(DOCUMENT EXTRACT)

Cloud computing has always been viewed as technology of the future – and that future is already upon us. The cloud has already become a dominant force in enterprise IT, and this growing popularity can be traced to the long list of benefits it promises, whether you’re a one-man band or multinational conglomerate.
Regardless of the size of the business, selecting an IT model is a big deal as the decision will have far-reaching effects on your company. While there are many businesses that have already embraced the new frontier that is cloud computing, plenty more are still running on traditional IT infrastructure.
Each model has its own advantages and disadvantages, so if you’re weighing up traditional vs cloud computing and wondering would be a better fit for your company, it’s worth understanding what each solution entails beforehand.
We’ve pulled together some interesting highlights to help you in this regard, and here is what you need to know about these two solutions:
Traditional IT infrastructure
A traditional infrastructure involves housing your company servers and related hardware on premise. This legacy system is the model that most organizations have always relied on, with employees connecting to an on-site network in order to gain access to the company’s data and applications.

(End DOCUMENT EXTRACT)

• ASSIGNMENT:
Answer these questions about the cloud computing text.
1. What has the cloud already become in enterprise IT?
2. Where does a traditional infrastructure house company servers and related hardware?
3. How do employees gain access to the company's data and applications in the legacy system?
The lines are not needed for this.

(ENTRIES SHOWN)

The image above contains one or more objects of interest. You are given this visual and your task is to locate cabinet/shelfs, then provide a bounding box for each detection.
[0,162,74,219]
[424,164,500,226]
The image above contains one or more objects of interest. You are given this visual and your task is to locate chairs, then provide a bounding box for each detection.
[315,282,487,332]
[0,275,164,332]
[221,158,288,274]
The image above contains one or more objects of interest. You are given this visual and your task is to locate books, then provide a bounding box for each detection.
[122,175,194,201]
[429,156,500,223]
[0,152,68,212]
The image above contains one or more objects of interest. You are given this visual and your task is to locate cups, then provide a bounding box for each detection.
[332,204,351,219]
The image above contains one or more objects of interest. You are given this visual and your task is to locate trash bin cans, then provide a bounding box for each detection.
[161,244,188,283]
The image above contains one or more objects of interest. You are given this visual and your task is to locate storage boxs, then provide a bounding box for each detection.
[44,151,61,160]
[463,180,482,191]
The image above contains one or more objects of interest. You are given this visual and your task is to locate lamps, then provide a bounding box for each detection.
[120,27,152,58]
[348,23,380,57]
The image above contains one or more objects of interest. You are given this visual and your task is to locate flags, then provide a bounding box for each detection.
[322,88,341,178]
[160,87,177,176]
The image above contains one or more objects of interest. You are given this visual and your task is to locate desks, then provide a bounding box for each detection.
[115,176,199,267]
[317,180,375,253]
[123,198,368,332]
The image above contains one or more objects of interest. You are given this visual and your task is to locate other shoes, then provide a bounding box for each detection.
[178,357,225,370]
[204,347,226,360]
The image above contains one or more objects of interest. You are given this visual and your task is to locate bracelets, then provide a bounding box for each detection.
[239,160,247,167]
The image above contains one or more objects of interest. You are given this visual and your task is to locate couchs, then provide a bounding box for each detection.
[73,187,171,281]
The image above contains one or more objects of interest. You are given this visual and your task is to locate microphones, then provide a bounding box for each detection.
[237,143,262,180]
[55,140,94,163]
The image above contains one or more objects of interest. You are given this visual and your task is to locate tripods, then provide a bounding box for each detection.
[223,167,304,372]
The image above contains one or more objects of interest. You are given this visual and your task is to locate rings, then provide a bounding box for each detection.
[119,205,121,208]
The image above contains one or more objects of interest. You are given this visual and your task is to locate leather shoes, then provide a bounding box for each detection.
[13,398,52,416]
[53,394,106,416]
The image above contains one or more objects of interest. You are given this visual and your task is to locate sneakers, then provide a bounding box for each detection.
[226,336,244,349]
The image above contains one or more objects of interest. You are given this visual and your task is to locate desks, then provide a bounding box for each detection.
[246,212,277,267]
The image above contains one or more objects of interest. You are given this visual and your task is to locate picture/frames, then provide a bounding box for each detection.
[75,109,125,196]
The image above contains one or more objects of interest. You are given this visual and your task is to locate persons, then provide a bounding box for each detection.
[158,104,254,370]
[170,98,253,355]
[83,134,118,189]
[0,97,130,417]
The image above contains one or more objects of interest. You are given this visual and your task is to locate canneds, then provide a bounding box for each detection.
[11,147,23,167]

(End ENTRIES SHOWN)

• RESULT OF THE EXERCISE:
1. A dominant force.
2. On premise.
3. By connecting to an on-site network.